The Extra is a Genius!? Chapter 5: The Capital and the Quiet
Previously on The Extra is a Genius!?...
Under a sky shrouded in dreary gray, the road extended without end.
Noel perched on the carriage seat, the reins hanging loosely in his grip. The horses advanced at a consistent trot, their hooves tapping out a steady beat on the compacted ground. Chilly morning fog enveloped the bordering trees, dense and unyielding, as though it hesitated to dissolve.
A basket rested next to him.
Bread bundled up. Meat cut into slices. Fruit preserved by drying. A canteen brimming with water.
All of it ignored.
He had prepared it meticulously prior to departing the site the day before. Supplies befitting the elite. The sort reserved for nobility. The variety he had once yearned to possess.
Yet whenever his gaze fell upon the provisions, nausea surged upward in his throat.
His gut twisted at the recollection.
Earth drenched in blood. Flesh ripped apart. Eyes staring blankly in demise.

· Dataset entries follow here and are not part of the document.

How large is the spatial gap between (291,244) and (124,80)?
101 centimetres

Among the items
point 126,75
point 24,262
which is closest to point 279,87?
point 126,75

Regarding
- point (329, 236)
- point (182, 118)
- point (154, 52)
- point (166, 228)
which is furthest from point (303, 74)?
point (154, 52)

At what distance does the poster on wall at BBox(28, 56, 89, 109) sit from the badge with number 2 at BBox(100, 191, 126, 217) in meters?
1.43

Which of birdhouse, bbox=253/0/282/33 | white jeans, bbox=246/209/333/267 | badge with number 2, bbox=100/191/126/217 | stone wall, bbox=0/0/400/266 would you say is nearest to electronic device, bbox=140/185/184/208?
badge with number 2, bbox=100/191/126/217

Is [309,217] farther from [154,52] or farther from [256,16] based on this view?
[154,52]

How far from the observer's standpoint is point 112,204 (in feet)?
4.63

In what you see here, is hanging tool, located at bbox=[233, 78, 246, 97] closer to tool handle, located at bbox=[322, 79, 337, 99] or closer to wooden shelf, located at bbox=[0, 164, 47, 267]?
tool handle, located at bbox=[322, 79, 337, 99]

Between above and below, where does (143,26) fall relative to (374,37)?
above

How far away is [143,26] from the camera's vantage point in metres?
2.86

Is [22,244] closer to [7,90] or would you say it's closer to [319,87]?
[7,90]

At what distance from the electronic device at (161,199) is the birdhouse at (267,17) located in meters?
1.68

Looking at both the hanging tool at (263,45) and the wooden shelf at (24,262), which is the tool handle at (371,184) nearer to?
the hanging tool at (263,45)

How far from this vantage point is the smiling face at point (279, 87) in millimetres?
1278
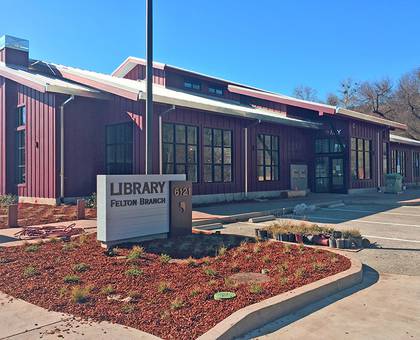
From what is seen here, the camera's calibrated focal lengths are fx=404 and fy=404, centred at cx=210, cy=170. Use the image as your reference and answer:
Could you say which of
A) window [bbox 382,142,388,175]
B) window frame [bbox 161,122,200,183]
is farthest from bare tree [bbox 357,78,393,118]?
window frame [bbox 161,122,200,183]

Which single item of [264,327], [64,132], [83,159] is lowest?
[264,327]

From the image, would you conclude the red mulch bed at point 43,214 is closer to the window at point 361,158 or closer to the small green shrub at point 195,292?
the small green shrub at point 195,292

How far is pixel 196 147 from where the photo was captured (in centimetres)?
1747

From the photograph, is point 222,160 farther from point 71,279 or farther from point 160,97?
point 71,279

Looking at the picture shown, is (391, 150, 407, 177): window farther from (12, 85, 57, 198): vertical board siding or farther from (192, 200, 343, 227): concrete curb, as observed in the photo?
(12, 85, 57, 198): vertical board siding

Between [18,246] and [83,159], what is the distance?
931 cm

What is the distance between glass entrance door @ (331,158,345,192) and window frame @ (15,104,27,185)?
53.3 feet

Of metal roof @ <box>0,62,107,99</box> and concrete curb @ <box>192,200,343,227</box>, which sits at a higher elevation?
metal roof @ <box>0,62,107,99</box>

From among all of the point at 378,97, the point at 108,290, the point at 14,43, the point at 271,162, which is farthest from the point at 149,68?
the point at 378,97

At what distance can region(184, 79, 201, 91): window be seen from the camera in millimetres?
24797

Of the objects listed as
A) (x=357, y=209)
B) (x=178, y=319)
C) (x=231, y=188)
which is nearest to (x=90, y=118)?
(x=231, y=188)

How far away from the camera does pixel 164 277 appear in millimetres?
5930

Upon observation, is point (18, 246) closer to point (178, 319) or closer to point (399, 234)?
point (178, 319)

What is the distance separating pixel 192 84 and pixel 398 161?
1740cm
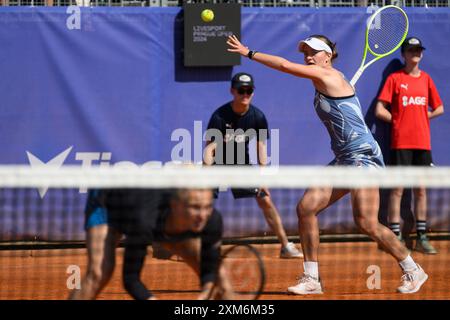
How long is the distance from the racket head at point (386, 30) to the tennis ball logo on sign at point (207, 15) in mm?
1403

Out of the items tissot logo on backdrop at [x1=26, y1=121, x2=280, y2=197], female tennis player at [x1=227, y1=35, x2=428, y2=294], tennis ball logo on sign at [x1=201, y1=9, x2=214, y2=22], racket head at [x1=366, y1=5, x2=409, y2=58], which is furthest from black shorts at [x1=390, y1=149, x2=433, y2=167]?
female tennis player at [x1=227, y1=35, x2=428, y2=294]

The stench of metal and decay lingered in his nostrils, persistent despite his frantic efforts to wash it off.
He fixed his stare ahead, teeth grinding together.
'You killed them. You had to. But that doesn't mean it didn't happen.'
His grip intensified on the reins.
The horses remained indifferent. The path showed no concern.
Silence dragged onward, kilometer by kilometer.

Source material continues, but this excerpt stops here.